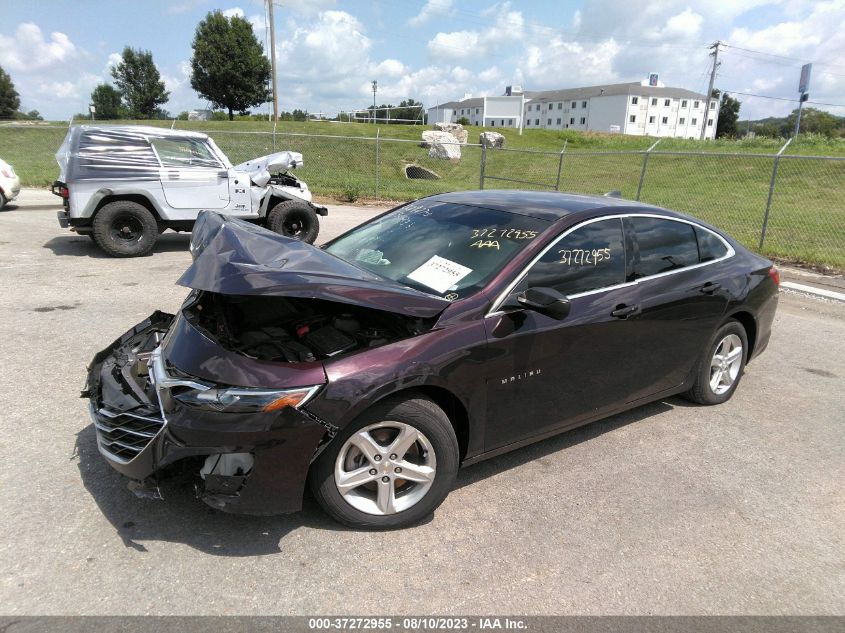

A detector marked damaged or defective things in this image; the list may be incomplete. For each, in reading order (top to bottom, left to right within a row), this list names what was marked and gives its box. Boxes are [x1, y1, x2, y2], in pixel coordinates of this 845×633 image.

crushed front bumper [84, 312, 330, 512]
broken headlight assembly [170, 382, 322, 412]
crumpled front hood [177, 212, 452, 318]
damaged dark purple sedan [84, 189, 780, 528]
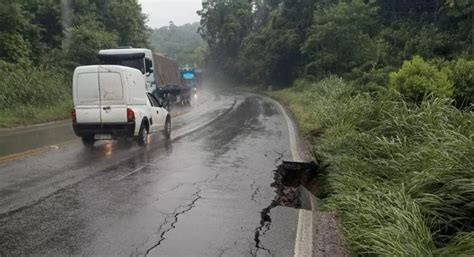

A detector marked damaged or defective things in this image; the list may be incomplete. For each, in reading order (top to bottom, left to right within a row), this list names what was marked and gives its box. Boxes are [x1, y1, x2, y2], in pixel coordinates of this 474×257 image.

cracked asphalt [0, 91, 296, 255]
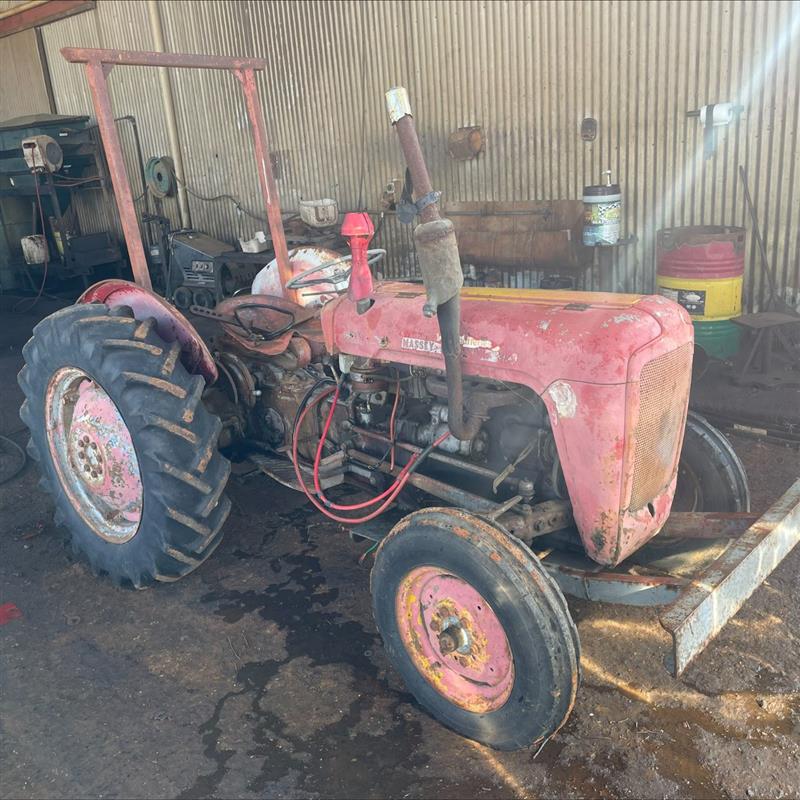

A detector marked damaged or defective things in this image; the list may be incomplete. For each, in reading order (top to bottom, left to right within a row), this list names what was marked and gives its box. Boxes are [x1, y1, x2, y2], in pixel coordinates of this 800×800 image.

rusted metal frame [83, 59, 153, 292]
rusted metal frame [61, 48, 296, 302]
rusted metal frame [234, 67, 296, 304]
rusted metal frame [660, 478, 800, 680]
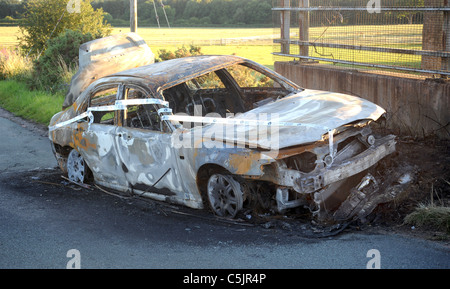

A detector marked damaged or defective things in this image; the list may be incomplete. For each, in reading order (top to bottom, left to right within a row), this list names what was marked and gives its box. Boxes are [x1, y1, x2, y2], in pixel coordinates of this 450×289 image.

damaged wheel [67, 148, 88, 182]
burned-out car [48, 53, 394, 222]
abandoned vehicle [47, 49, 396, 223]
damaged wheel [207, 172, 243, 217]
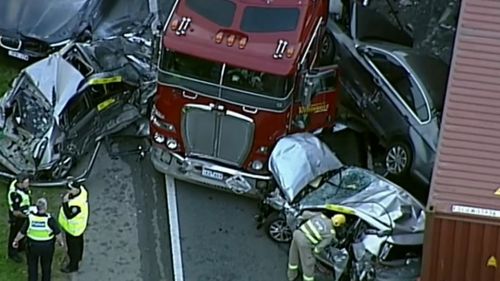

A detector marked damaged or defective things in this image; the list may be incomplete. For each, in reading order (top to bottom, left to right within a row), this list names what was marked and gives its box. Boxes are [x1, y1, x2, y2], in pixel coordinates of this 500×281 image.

+ + + + +

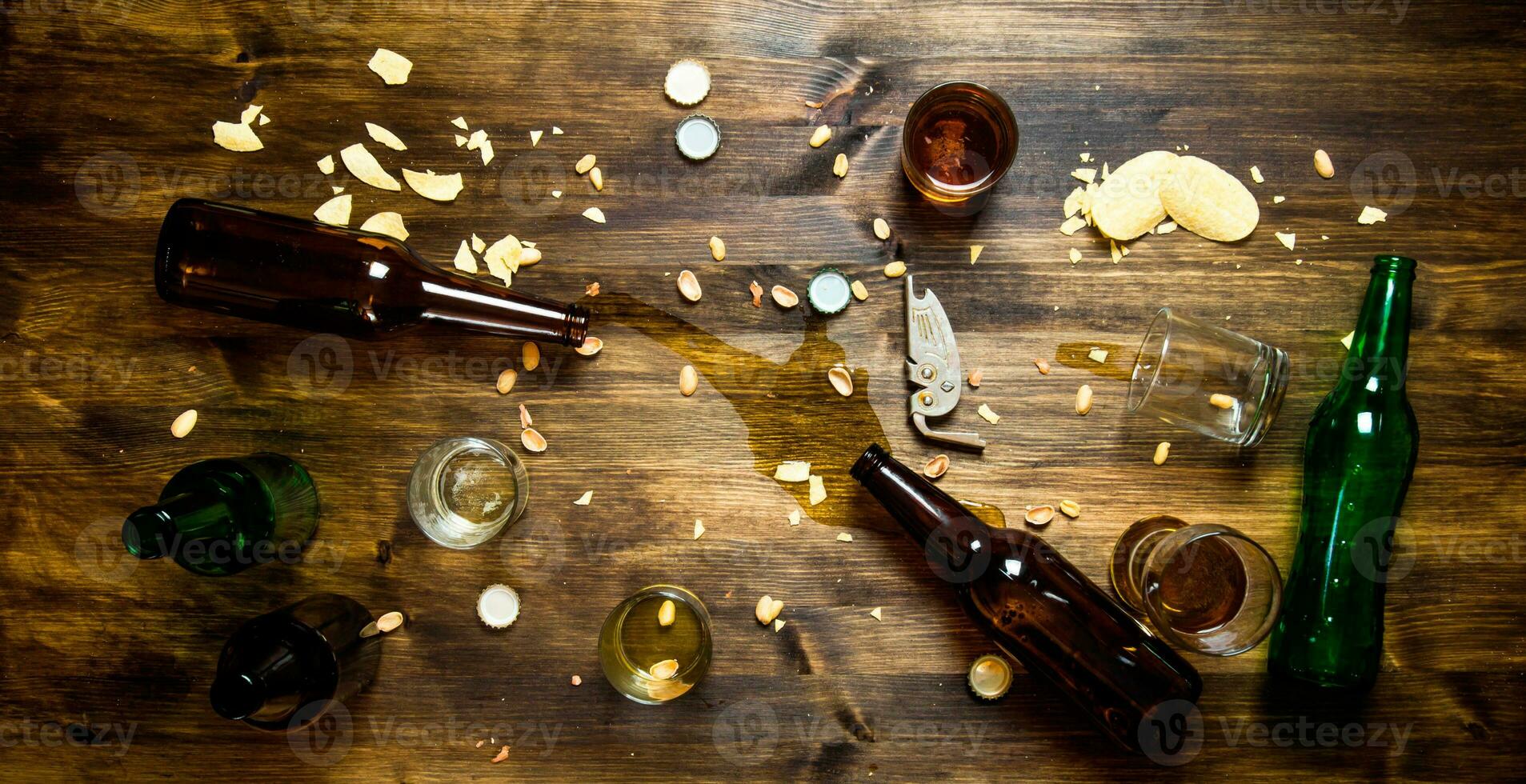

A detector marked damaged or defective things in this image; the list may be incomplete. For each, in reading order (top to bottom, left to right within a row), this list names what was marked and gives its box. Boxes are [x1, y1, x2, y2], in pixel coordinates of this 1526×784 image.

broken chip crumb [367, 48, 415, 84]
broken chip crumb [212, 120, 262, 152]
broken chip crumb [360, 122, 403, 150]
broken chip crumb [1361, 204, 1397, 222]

+ + + + +

# [Task statement]
Please copy out, word for word, the listing lines starting at the one that contains "this 845×633 image." and ending after the one that contains "damaged dark purple sedan [84, 189, 780, 528]".

# [Task output]
A detector marked damaged or defective things in this image; the list may be incomplete. For each, in reading order (top to bottom, left to right within a row), this list names what was marked and gives its box. Boxes are [x1, y1, x2, y2], in pixel coordinates of this 845×633 image.

crushed front bumper [84, 312, 330, 512]
broken headlight assembly [170, 382, 322, 412]
crumpled front hood [177, 212, 452, 318]
damaged dark purple sedan [84, 189, 780, 528]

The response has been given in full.